By Mark Goetz
When OPEC ministers meet in Vienna on 31 March, it will be to determine whether the “proactive” strategy they invoked during their 10 February meeting in Algiers has worked.
At the last OPEC ministers’ conference, member states decided to take immediate steps to eliminate around 1.5m barrels/day (bbl/d) of over-production from OPEC’s present production ceiling of 24.5m bbl/d. They also agreed to reduce production by a further 1m bbl/d as of 1 April to 23.5m bbl/d in order to forestall a perceived over supply of crude during the second quarter of 2004.
According to the Saudi Arabian Oil Minister Ali Naimi, such action had to be taken in order to prevent OECD countries from replenishing crude inventories that might have had a damaging effect on prices during the second quarter. OPEC would loath to see crude prices fall as they did in the late 1990s, when the market was awash with crude.
Whether OPEC succeeds in removing its over-production from the market or not, at the time of writing Nymex crude prices are expected to remain in the lower mid $30/bbl range, and the OPEC basket is seen as continuing to average above $28/bbl.
When that decision was made, West Texas Intermediate (WTI) crude was selling in the neighbourhood of $34/bbl and Brent for around $30/bbl, while the OPEC basket had been above its $22-$28/bbl price range for weeks. Unofficially, and in accordance with a guideline that OPEC had set itself, if the OPEC basket price stays above $28/bbl for more than 20 days, OPEC should increase production in order to meet market demand and bring the basket average back within its price range. That guideline now appears to have fallen by the wayside, although OPEC ministers say that the group is working to keep the market in balance around a basket price average of $25/bbl.
By the end of March, OPEC should be able to tell if its members are adhering to quotas and if the expected decrease in demand for crude during the second quarter appears ready to set in. If demand is still strong and prices are at the levels they were in mid-February, then OPEC has said that it will reconsider the 1 April production cut. In a scenario that would be ideal for some, OPEC would produce at its current 24.5m bbl/d ceiling and the OPEC basket average would be around $25/bbl.

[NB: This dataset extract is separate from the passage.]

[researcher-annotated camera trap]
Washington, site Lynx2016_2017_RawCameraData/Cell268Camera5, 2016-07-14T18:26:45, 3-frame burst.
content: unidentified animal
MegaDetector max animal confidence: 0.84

But the attractiveness of high crude prices make it difficult for OPEC members to reduce over-production, and many analysts are unconvinced that the group will be able to discipline itself. Furthermore, consumer countries have argued that OPEC has held crude supplies too tight in recent months to prevent them from rebuilding their depleted inventories, as they traditionally do at this time of year. But according to OPEC, large inventories and strategic petroleum reserves are factors that reduce its ability to influence crude prices, and therefore it would prefer to have consumer countries view OPEC as “the repository of the inventory”, as the Saudi oil minister put it.
Calls from consumers that further supply cutbacks will only serve to keep prices high have been dismissed by OPEC, which has argued that high crude prices are being influenced by factors other than market fundamentals. This shows that the market is well supplied with crude. Furthermore, OPEC has stated its opinion that the weak American dollar justifies high prices in that producing countries are earning less from their crude exports.
According to figures released by the Paris-based International Energy Agency (IEA) in mid-February, OPEC may be correct in its calculations on how much crude OPEC needs to supply the market during the second quarter of this year. In its February Oil Market Report the agency forecast an implied call on OPEC crude of 23.7m bbl/d during the second quarter, 2.5m bbl/d less than its estimated first quarter call of 26.2m bbl/d. Third quarter demand for OPEC crude is projected at 25.5m bbl/d and fourth quarter demand at 26.8m bbl/d.
OPEC estimates that some stock build has taken place during the first quarter and there will continue to be enough crude on the market for the second and third quarters to allow consumers to replenish stocks to some degree. But the plan calls for production to be kept at a level that will not allow the market to return to conditions seen during the late 1990s and first years of this decade.
As the world’s largest consumer of crude, the US was hardly pleased by OPEC’s announcement that it would remove oil from the market, as was Russia, which is currently competing with Saudi Arabia as the world’s largest oil producer at around 8m bbl/d.
After OPEC had announced its plans to remove 2.5m bbl/d from the market by early April, a White House spokesman said that the Bush administration would not comment on OPEC’s decision, but added that the administration hoped the oil producers would not take action that would hurt the US economy – a development that could play havoc during a US presidential election year.
The Russians criticized the move and said that it planned to discuss the matter with OPEC ministers at their March meeting. “We don’t support the decision,” a Russian Energy Ministry official said, adding that OPEC had not discussed the move with Moscow and that it would cause a renewed climb in prices. Moscow is dedicated to maintaining a price level that is acceptable to both OPEC and non-OPEC producers, the official said.